Synopses & Reviews
In 2010, Don Waters set out to write a magazine story about a surfing icon who had known his absentee father. It was an attempt to find a way of connecting to a man he never knew. He didn't imagine that the story would become a years-long quest to understand a man who left behind almost nothing except for a self-absorbed autobiography for his abandoned son.

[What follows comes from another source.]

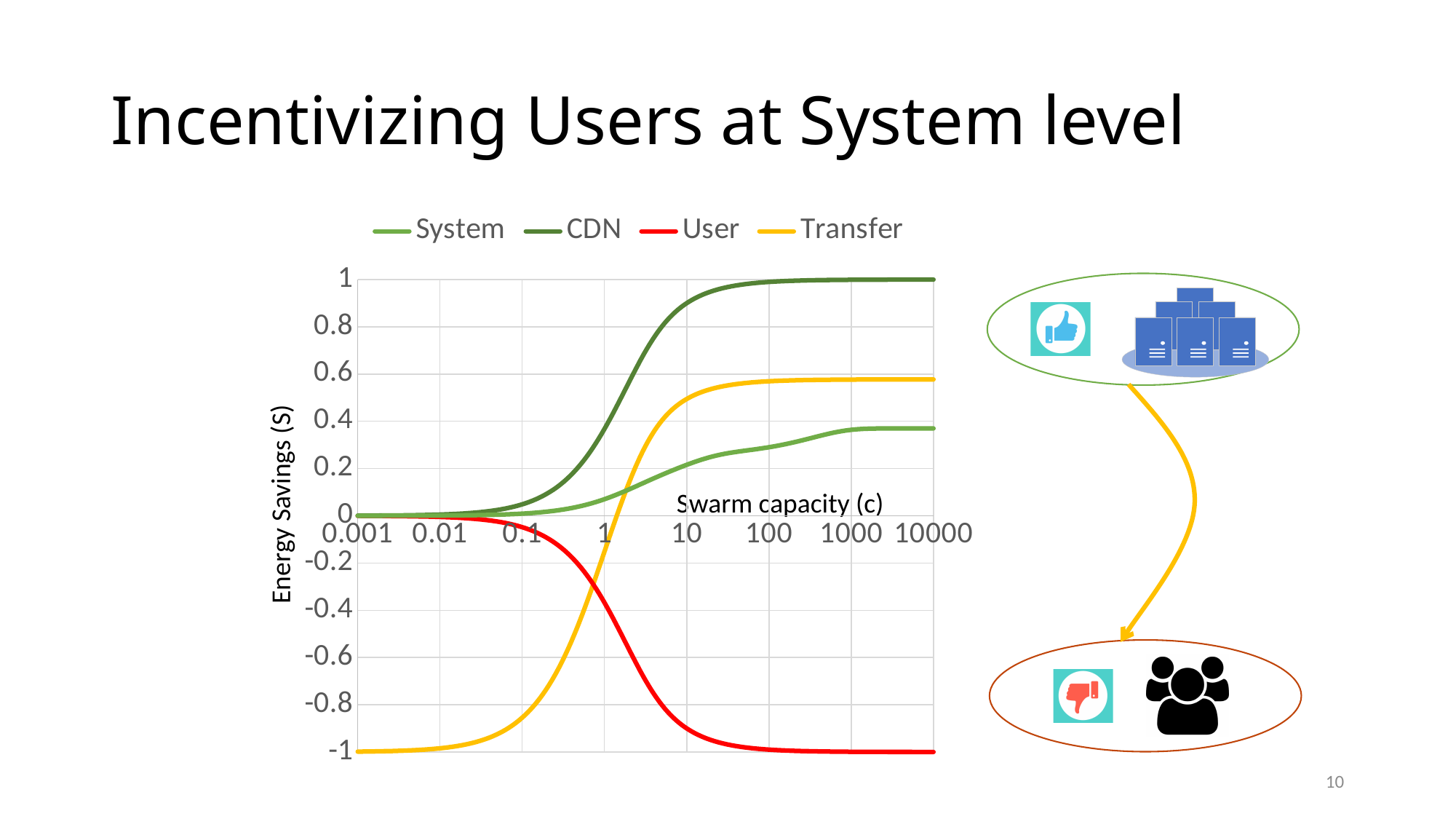
Does the User series rise or fall as swarm capacity increases? fall Does the CDN series rise or fall as swarm capacity increases? rise Which series has the highest value at a swarm capacity of 10000? CDN Which series has the lowest value at a swarm capacity of 10000? User Is the value of the User series at a swarm capacity of 1 greater or less than 0? less How many series does the chart's legend list? 4 At a swarm capacity of 10000, which is larger: the Transfer value or the System value? Transfer What is the label of the vertical axis? Energy Savings (S) Is the value of the System series at a swarm capacity of 10000 greater or less than 0.2? greater What kind of chart is shown on the slide? line chart Is the value of the Transfer series at a swarm capacity of 10000 greater or less than 0.4? greater Which series is drawn in red? User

These Boys and Their Fathers touches on Waters's early life with his single mother — and her string of dysfunctional men — and his later search for and encounters with his father, but it quickly expands into a gripping account of the life of a 1930s pulp writer, also named Don Waters, with whom Waters becomes obsessed. This wildly original book blends memoir, investigative reporting, and fiction to sort out difficult aspects of family, masculinity, and what it means to be a father.
Review
"An extraordinarily powerful, moving, and urgent exploration of the crossroads between masculinity, paternity, fantasy, 'truth,' and howling sadness." David Shields, author, Reality Hunger
Review
"Waters shape-shifts among genres, voices, and eras to get at the heart of the matter, which happens to be the hardest human matter of all: how to live at peace with ourselves and our family, both the family we're born into and the family we make for ourselves. This book is one of the wisest, most searching explorations of an individual life I have ever encountered, one whose humanity and heart offer universal appeal." Ben Fountain, author, Billy Lynn's Long Halftime Walk
Review
"There is an empty space on the bookshelf where a search for a father belongs, and Don Waters has written it. As with most
fathers, it is a story of filling in the gaps, reliving memories and imagined memories, and heading to the edge of experience and
truth. Heartbreaking, ambiguous, funny, and wise..." Andrew Sean Greer, Pulitzer Prize-winning author, Less
About the Author
Don Waters is the author of the memoir These Boys and Their Fathers, a novel, Sunland, and two short story collections, The Saints of Rattlesnake Mountain and Desert Gothic, which won the Iowa Short Fiction Award. His fiction has been widely published and anthologized in the Pushcart Prize, Best of the West, and New Stories from the Southwest.
A frequent contributor to the San Francisco Chronicle, he’s written for the New York Times Book Review, Outside, The Believer, Tin House, and Slate, among other publications. Waters is a graduate of the Iowa Writers’ Workshop and teaches at Lewis & Clark College.
He lives in Portland, Oregon with his partner, the writer Robin Romm, and their daughters.